Back in September 2021, for example, the Stuttgart-based automaker was busy sorting out calibration-related hurdles. Originally postponed to early 2022, the ONE will premiere in production-ready guise on Wednesday.

“It’s time. Time to reveal a true pioneer. Time for something big. More on this soon. Stay tuned,” reads the caption of the attached clip, followed by the #areyouAMGready hashtag. The question is, what can we expect on June 1st? For starters, the press release for the ONE is certain to mention that every single unit has been spoken. Priced at €2.275 million before taxes, which is $2.45 million at current exchange rates, the hybrid-assisted hypercar has also been confirmed to number 275 examples worldwide.

EV mode is on the menu as well, as demonstrated by none other than Lewis Hamilton during a promo clip that we’ve covered in December 2019. This driver-selectable mode suggests plug-in hybridization rather than a conventional hybrid setup, which is only natural considering that PHEV is the norm for both Ferrari and McLaren nowadays. Even the Raging Bull of Sant’Agata Bolognese is going PHEV for the Aventador’s successor.

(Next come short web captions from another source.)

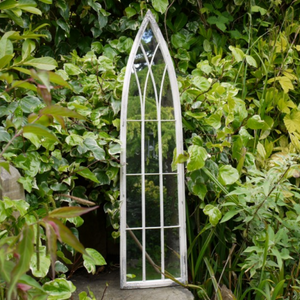 Metal Arched mirror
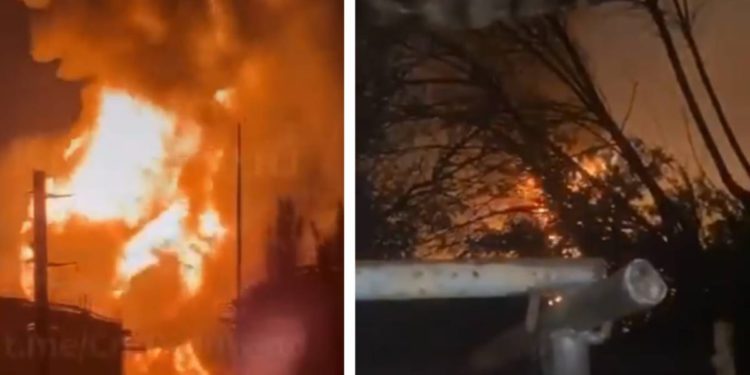 Ukrajinci pogodili najveći naftni terminal na Krimu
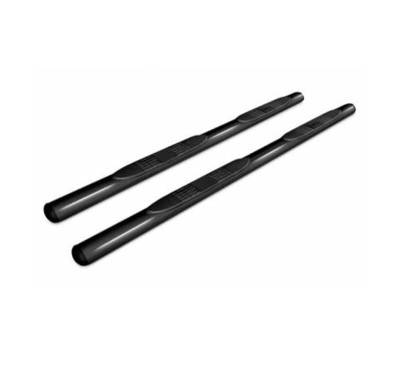 Black Horse Off Road - Black Horse 9B080203AOV Black 4" Side Steps for 11-21 Jeep Grand Cherokee
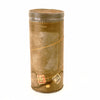 Vintage Mailing Tube with Screw Top by Improved Mailing Case Co. 8" tall (c.1920s) - thirdshift
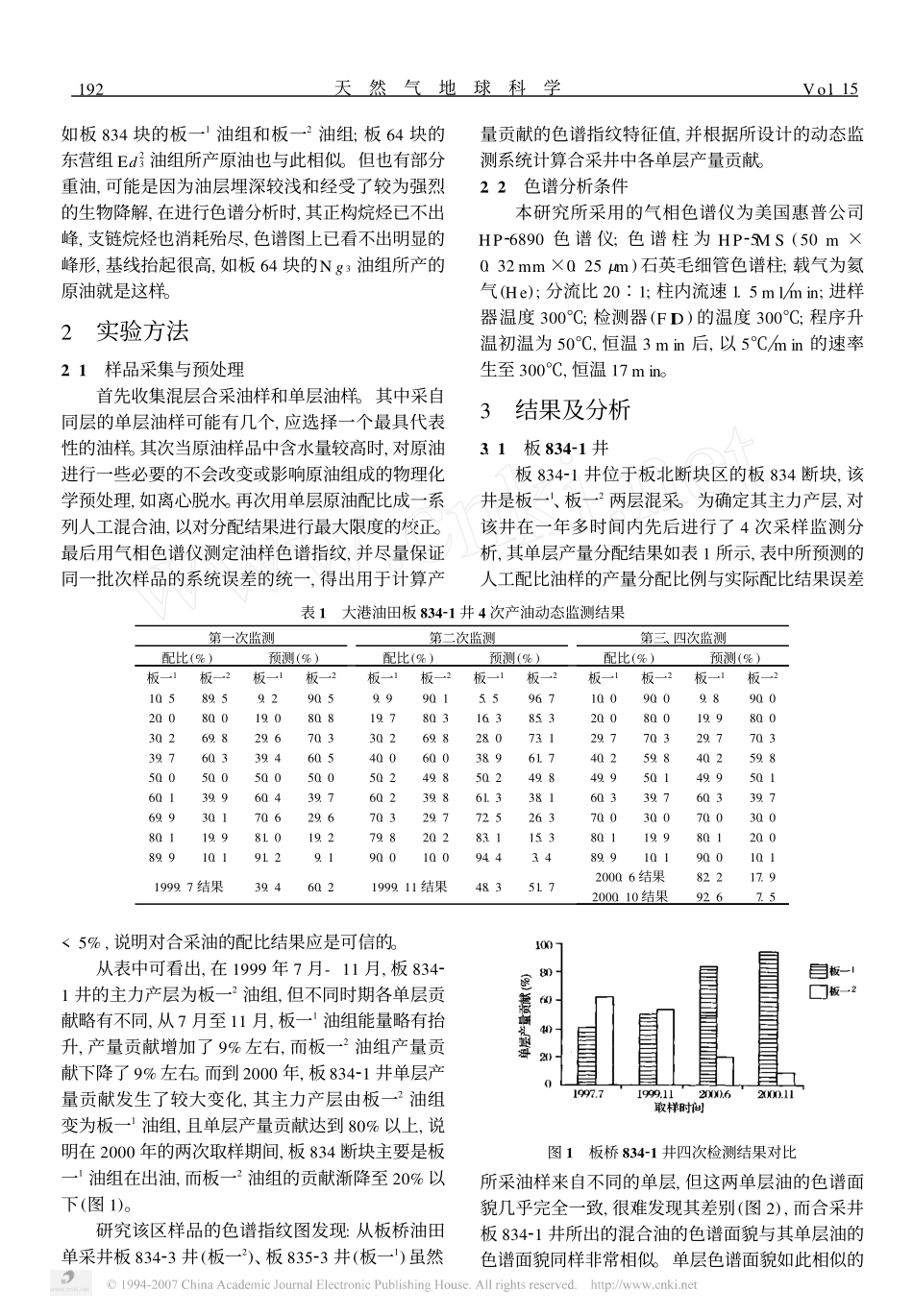 板桥油田合采井原油产量分配_第2页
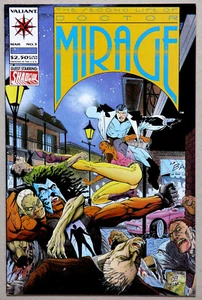 Second Life of Doctor Mirage #5 - Valiant - Bob Layton - Bernard Chang - Picture 1 of 5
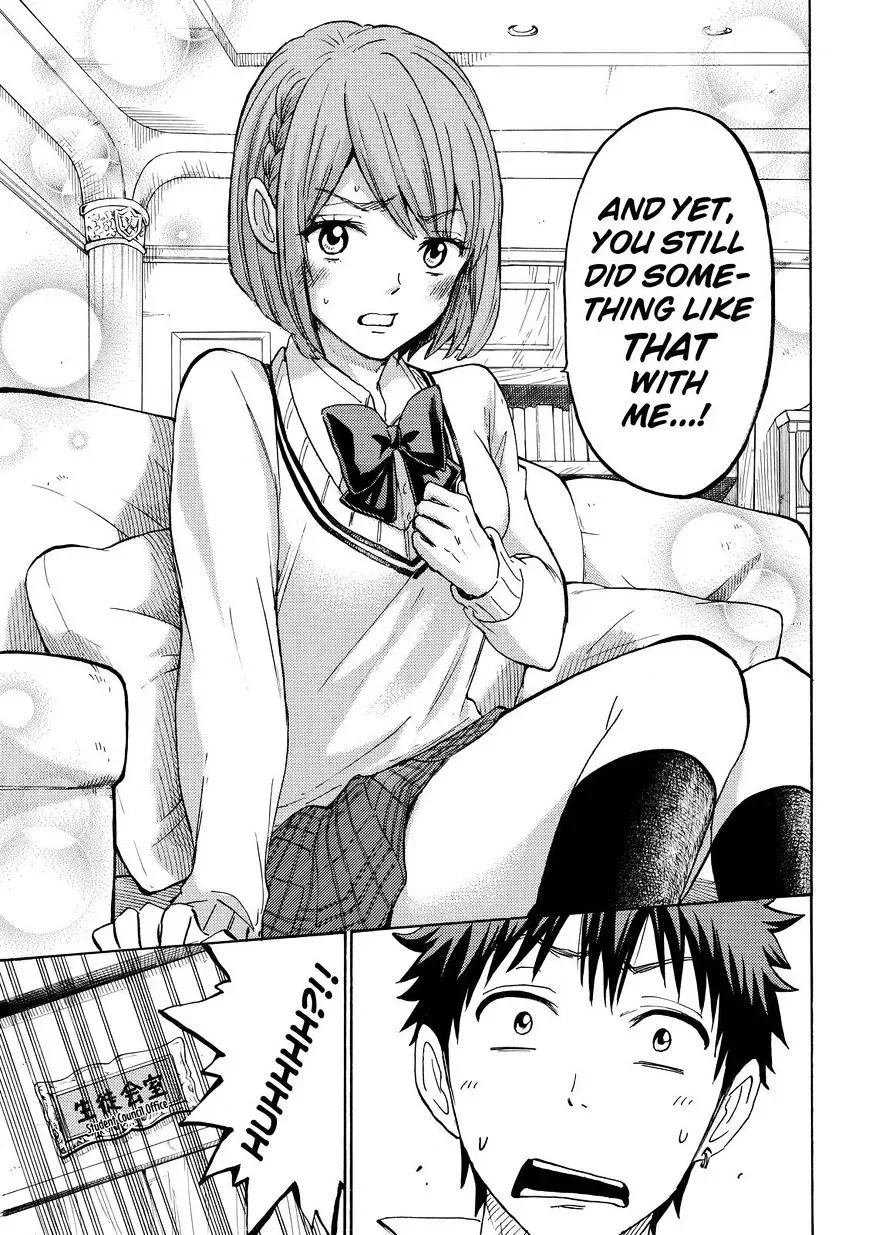 Yamada-Kun To 7-Nin No Majo Chapter 196 page 17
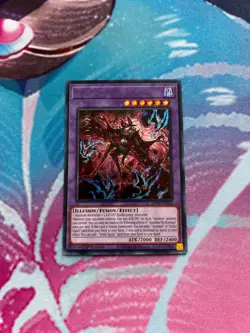 Yugioh Azamina Moa Regina MP25-EN105 Secret Rare No name No imprint Misprint - Image 1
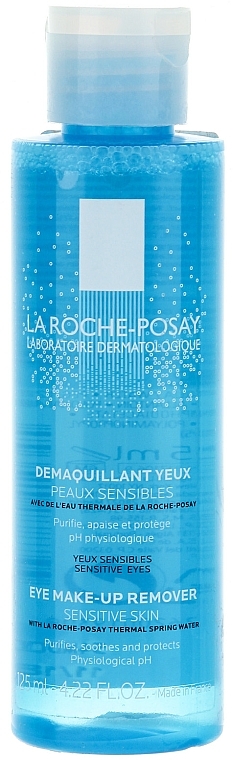 Physiological Eye Makeup remover - La Roche-Posay Physiological Eye Make-up Remover 125ml — photo N1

The V6 alone is understood to crank out 748 horsepower. Total system output is estimated well above 1,000 horsepower thanks to a couple of electric motors up front, an MGU-K, and an MGU-H. Oh, and by the way, did you know that an engine rebuild is needed every 50,000 kilometers (circa 32,000 miles)? Considering that the 1.6-liter powerplant is capable of revving to 11,000 revolutions per minute, that’s hardly a surprise, isn't it?